Reproduce, word for word, the stretch of the records from the line containing "At what distance from" through the line containing "2403 millimetres", both lines included. Give only those lines.
## Start Data shown
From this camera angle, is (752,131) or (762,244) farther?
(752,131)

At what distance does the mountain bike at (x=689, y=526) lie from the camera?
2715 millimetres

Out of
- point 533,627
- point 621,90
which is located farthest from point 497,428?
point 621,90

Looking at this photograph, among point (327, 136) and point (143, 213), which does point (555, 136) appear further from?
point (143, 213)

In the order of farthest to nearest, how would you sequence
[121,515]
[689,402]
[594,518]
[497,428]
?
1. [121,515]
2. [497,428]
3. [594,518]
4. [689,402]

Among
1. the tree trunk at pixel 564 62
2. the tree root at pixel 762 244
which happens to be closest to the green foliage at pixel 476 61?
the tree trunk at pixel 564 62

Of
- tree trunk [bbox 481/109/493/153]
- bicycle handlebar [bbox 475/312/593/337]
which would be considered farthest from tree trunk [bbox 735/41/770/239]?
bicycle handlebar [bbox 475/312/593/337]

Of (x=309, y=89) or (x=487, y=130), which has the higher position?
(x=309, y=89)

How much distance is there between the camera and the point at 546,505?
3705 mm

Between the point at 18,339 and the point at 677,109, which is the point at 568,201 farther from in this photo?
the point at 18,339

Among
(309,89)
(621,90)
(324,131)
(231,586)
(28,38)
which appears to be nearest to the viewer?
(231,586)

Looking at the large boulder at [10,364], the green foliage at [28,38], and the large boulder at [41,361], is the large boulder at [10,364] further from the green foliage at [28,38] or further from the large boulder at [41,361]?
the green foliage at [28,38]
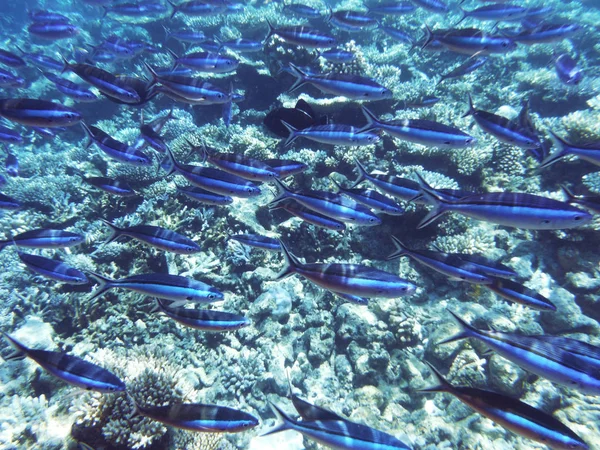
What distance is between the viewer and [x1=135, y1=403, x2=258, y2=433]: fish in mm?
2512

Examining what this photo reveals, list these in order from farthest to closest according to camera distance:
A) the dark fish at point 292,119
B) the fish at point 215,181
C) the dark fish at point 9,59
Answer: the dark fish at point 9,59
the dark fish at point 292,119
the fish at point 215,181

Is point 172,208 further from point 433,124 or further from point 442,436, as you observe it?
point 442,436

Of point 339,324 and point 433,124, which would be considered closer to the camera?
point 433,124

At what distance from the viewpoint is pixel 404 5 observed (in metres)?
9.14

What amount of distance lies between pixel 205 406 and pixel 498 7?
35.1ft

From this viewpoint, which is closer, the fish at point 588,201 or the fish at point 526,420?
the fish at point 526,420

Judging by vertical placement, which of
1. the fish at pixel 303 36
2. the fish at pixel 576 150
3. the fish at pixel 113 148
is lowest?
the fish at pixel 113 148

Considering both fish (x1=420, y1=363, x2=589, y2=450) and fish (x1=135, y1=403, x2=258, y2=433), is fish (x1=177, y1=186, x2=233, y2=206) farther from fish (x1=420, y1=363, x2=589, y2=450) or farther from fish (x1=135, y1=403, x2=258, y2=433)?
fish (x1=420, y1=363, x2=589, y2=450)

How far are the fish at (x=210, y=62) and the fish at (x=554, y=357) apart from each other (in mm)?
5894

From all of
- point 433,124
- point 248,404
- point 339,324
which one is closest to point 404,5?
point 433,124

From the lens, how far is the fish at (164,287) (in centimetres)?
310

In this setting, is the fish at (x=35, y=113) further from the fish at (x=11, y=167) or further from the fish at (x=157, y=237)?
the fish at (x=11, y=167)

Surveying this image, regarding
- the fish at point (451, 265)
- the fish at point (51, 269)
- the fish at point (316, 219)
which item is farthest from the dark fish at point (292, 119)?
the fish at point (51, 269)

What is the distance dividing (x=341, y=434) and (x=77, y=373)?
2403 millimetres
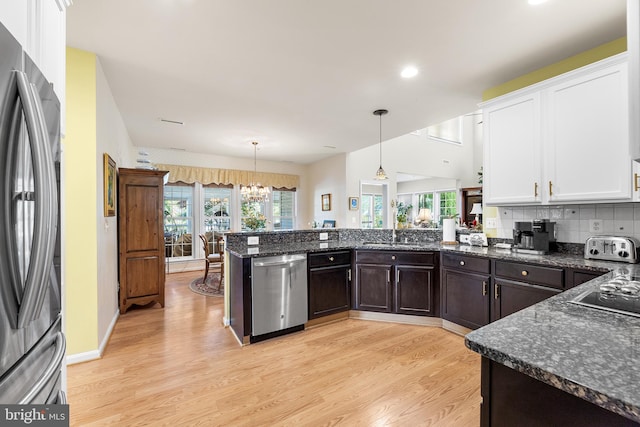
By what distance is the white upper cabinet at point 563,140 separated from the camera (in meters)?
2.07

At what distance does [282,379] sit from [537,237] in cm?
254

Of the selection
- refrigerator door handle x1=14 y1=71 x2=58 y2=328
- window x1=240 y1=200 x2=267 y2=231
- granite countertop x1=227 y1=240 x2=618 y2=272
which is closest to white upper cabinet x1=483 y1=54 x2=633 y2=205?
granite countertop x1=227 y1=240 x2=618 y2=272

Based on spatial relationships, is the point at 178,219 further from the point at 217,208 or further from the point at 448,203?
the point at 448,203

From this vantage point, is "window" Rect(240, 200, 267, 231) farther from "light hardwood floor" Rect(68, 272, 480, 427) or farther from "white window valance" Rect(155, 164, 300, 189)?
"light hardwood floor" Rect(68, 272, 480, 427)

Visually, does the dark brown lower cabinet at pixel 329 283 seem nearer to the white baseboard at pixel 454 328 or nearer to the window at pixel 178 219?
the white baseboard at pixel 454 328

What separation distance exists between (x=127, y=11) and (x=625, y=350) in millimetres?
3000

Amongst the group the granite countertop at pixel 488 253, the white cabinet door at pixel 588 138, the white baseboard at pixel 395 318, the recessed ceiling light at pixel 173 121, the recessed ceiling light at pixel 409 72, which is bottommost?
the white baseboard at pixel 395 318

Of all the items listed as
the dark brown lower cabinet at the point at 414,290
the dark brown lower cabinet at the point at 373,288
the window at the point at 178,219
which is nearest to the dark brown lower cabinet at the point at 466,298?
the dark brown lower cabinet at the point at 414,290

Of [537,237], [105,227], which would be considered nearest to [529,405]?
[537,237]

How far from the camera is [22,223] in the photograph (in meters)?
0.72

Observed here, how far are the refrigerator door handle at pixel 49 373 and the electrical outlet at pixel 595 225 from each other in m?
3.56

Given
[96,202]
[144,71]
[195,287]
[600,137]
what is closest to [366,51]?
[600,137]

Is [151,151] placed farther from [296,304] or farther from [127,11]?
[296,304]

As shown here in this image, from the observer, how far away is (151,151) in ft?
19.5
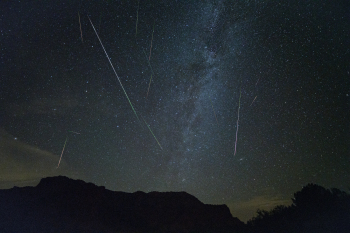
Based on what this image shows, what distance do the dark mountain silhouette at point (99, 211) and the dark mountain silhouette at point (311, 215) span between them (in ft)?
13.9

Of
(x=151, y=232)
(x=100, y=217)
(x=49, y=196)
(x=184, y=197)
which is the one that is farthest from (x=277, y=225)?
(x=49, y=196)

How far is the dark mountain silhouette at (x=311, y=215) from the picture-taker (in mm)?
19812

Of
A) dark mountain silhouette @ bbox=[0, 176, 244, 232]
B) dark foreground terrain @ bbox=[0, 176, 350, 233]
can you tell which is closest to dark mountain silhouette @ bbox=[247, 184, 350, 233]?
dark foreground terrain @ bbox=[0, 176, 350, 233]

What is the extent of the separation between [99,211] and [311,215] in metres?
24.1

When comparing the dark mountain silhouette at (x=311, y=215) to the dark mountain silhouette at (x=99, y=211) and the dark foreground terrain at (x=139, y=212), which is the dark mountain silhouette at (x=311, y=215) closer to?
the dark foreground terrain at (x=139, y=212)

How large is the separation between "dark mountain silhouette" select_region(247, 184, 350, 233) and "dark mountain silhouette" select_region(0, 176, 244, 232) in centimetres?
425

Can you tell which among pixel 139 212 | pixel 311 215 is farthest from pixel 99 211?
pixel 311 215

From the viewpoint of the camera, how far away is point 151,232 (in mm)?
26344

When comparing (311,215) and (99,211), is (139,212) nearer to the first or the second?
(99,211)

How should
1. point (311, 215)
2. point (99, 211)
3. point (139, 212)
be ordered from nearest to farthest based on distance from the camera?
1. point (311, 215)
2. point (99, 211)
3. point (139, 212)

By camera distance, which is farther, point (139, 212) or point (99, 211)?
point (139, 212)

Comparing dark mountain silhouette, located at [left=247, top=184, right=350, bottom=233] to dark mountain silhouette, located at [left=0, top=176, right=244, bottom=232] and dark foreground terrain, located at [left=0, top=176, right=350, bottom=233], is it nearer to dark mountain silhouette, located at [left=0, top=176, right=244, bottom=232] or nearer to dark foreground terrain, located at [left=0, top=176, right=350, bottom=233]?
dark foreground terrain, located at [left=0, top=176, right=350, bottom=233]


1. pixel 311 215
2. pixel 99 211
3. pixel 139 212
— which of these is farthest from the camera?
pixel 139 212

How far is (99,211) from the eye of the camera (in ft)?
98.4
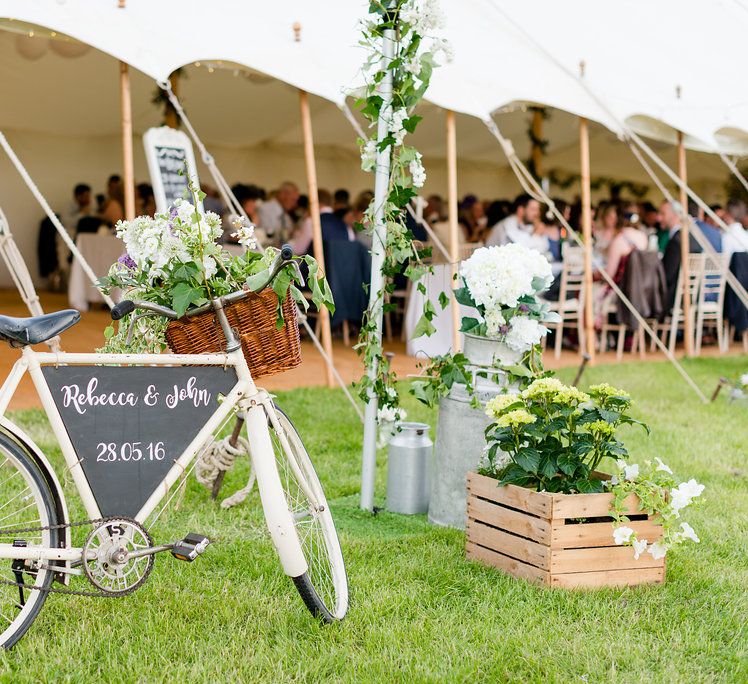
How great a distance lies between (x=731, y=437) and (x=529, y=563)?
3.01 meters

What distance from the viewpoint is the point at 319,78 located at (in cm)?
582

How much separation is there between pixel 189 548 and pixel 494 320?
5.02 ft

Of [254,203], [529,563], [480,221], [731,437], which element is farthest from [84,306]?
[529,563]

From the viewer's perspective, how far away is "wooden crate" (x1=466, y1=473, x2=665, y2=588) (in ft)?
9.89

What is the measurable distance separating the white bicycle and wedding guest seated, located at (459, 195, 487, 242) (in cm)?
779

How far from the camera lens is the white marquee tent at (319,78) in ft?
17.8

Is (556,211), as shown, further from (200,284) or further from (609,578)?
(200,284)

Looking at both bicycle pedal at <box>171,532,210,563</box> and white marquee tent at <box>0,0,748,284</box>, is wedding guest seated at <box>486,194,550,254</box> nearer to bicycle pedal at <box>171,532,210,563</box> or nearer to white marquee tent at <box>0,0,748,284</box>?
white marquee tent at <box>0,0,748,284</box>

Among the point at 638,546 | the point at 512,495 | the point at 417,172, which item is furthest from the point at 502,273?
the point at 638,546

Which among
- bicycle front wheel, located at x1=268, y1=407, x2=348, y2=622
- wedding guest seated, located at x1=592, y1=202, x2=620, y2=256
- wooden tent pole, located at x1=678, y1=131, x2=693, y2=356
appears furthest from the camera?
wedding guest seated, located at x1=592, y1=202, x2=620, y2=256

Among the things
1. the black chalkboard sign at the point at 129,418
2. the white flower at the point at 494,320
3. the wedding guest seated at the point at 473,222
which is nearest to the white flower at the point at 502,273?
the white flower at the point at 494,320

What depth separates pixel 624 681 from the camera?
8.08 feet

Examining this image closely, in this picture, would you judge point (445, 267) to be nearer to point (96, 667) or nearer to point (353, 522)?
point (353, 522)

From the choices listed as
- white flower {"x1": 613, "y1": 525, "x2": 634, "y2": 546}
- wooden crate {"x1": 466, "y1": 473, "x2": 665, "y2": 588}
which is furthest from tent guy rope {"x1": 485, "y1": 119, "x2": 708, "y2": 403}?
## End Data shown
Output of the task:
At what distance from the viewpoint is pixel 404 5 observed (in metres)?
9.14

What amount of distance lies between pixel 205 406 and pixel 498 7?
35.1ft

From this viewpoint, which is closer, the fish at point 588,201 or the fish at point 526,420?
the fish at point 526,420

Judging by vertical placement, which of
1. the fish at pixel 303 36
2. the fish at pixel 576 150
3. the fish at pixel 113 148
is lowest?
the fish at pixel 113 148

Considering both fish (x1=420, y1=363, x2=589, y2=450) and fish (x1=135, y1=403, x2=258, y2=433), is fish (x1=177, y1=186, x2=233, y2=206) farther from fish (x1=420, y1=363, x2=589, y2=450) or farther from fish (x1=135, y1=403, x2=258, y2=433)?
fish (x1=420, y1=363, x2=589, y2=450)

How far are the fish at (x=210, y=62) and the fish at (x=554, y=357) apart from each other (in mm)?
5894

From all of
- point 433,124
- point 248,404
- point 339,324
which one is closest to point 404,5?
point 433,124

From the lens, how far is the fish at (164,287) (in centimetres)?
310

In this setting, is the fish at (x=35, y=113) further from the fish at (x=11, y=167) or further from the fish at (x=157, y=237)?
the fish at (x=11, y=167)

Surveying this image, regarding
- the fish at point (451, 265)
- the fish at point (51, 269)
- the fish at point (316, 219)
which item is farthest from the dark fish at point (292, 119)?
the fish at point (51, 269)

What is the distance dividing (x=341, y=434) and (x=77, y=373)?
2403 millimetres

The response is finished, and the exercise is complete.